## Texte fourni
En 1885 Les éditions Jouaust et la Librairie des bibliophiles publient Servitude et grandeur militaires d’Alfred de Vigny dans la collection « Bibliothèque artistique moderne », illustré d’un portrait-frontispice de l’auteur ainsi que de 6 illustrations hors-texte d’après des dessins de Julien Le Blant, gravées à l’eau-forte par Eugène-André Champollion.
Le comte Alfred Victor de Vigny, est est né le 27 mars 1797 à Loches. Il s’est consacré rapidement à la littérature après une carrière militaire dans laquelle il n’a jamais combattu. Il écrit des poèmes, rassemblés dans son recueil Poèmes antiques et modernes (de 1822 à 1826 puis complété en 1837). C’est un romantique, qui donne sa vision désenchantée de la société dans un roman historique : Cinq Mars (1826). Ce roman représente les humiliations infligées à la noblesse par la monarchie absolue. Il met en scène le thème de l’exclusion et de la solitude dans ses poèmes, ou bien le drame dans des nouvelles comme Servitude et Grandeur militaires (1835). Ses œuvres abordent tous les symboles religieux et de figures mythiques, et exposent une pensée humaniste qui voit le salut de l’homme dans la réflexion. Il meurt à l’âge de 66 ans, le 17 septembre 1863 à Paris.
Le graveur Champollion, est né le 30 mars 1848 à Embrun dans les Hautes-Alpes. Formé par Gaucherel et Edmond Hédouin, il collabore à la revue Paris à l’eau-forte entre 1873 et 1876, puis à la Gazette des beaux-arts. Il expose à plusieurs reprises au Salon des artistes français et aux Expositions universelles de 1889 et 1900. Il pratique surtout la gravure d’interprétation et grave entre autres l’œuvre de Georges Rochegrosse. Il illustre des ouvrages de bibliophilie pour les éditeurs Dentu, Ferroud ou Jouaust. La Chalcographie du Louvre lui a commandé des planches issues de son fonds. Il va graver aussi les illustrations du Chevalier des Touches, d’après des dessins de Le Blant, en 1886. Il meurt le 14 juillet 1901 à Lettret.

## Extraits de données
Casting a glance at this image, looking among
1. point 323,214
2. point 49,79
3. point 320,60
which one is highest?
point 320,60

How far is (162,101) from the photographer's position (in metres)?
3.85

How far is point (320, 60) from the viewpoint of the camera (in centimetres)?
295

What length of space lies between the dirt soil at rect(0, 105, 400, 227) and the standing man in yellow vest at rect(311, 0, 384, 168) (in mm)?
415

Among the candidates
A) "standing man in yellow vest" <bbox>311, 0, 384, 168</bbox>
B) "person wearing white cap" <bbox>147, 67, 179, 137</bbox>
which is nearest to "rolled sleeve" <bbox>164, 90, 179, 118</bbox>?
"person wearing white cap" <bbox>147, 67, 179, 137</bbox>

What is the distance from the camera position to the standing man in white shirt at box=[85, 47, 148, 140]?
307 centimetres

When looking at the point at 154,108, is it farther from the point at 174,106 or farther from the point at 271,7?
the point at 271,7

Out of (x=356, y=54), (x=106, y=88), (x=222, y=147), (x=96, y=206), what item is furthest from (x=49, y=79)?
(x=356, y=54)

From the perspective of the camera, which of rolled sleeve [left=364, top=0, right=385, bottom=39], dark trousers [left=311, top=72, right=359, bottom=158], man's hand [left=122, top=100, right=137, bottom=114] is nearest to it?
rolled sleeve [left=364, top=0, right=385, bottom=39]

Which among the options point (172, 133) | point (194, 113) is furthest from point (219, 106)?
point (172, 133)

## Travail à faire
1 > Dans le listing, mettez en liste numérotée les lignes qui vont de celle contenant "Among the candidates" jusqu'à celle contenant "307 centimetres" incluse, sans les lignes vides.
2 > Poursuivez le texte sur l'édition illustrée de Servitude et grandeur militaires à partir de sa dernière phrase.

## Réponses par consigne
1 >
1. Among the candidates
2. A) "standing man in yellow vest" <bbox>311, 0, 384, 168</bbox>
3. B) "person wearing white cap" <bbox>147, 67, 179, 137</bbox>
4. which is nearest to "rolled sleeve" <bbox>164, 90, 179, 118</bbox>?
5. "person wearing white cap" <bbox>147, 67, 179, 137</bbox>
6. What is the distance from the camera position to the standing man in white shirt at box=[85, 47, 148, 140]?
7. 307 centimetres

2 >
Servitude et grandeur militaires est un recueil de nouvelles publié en 1835, qui en comprend trois : Laurette ou le Cachet rouge, La Veillée de Vincennes, La Vie et la mort du Capitaine Renaud ou la Canne de jonc.
Résumé
C’est à la fois un roman et une réflexion autobiographique sur le métier militaire, que Vigny a exercé jusqu’à trente ans. La fiction s’incarne dans trois nouvelles, où les aventures, la tension, le pathétique mènent à la philosophie : « Une fable qu’il faut inventer assez passionnée, assez émouvante pour servir de démonstration à l’idée », écrit Vigny, qui apparaît, dans ces trois histoires de passion et d’émotion, tour à tour comme un aristocrate, un soldat, un poète, un styliste, un penseur. Vigny décrit la condition militaire avec une humanité profonde et une pitié fraternelle. Il s’élève avec fermeté contre la doctrine formulée par Joseph de Maistre, qui exaltait le guerrier comme l’instrument aveugle et prestigieux d’une mission divine. Il regarde la guerre comme un fléau et définit la grandeur par l’abnégation, c’est-à-dire par l’acceptation vaillante de la servitude. Dans les armées modernes, en effet, le troupier et même l’officier ne sont que des esclaves : ils doivent l’obéissance passive à une autorité factice qui les prend à ses gages. Mais ce renoncement à soi, souvent obtenu au prix des plus cruels sacrifices, permet à l’homme de sauvegarder sa dignité personnelle. Ainsi se définit une religion de l’honneur. Au sein d’un monde où semble régner la fatalité, cette mystique nouvelle rend à la vie un sens et atteste l’existence d’une liberté.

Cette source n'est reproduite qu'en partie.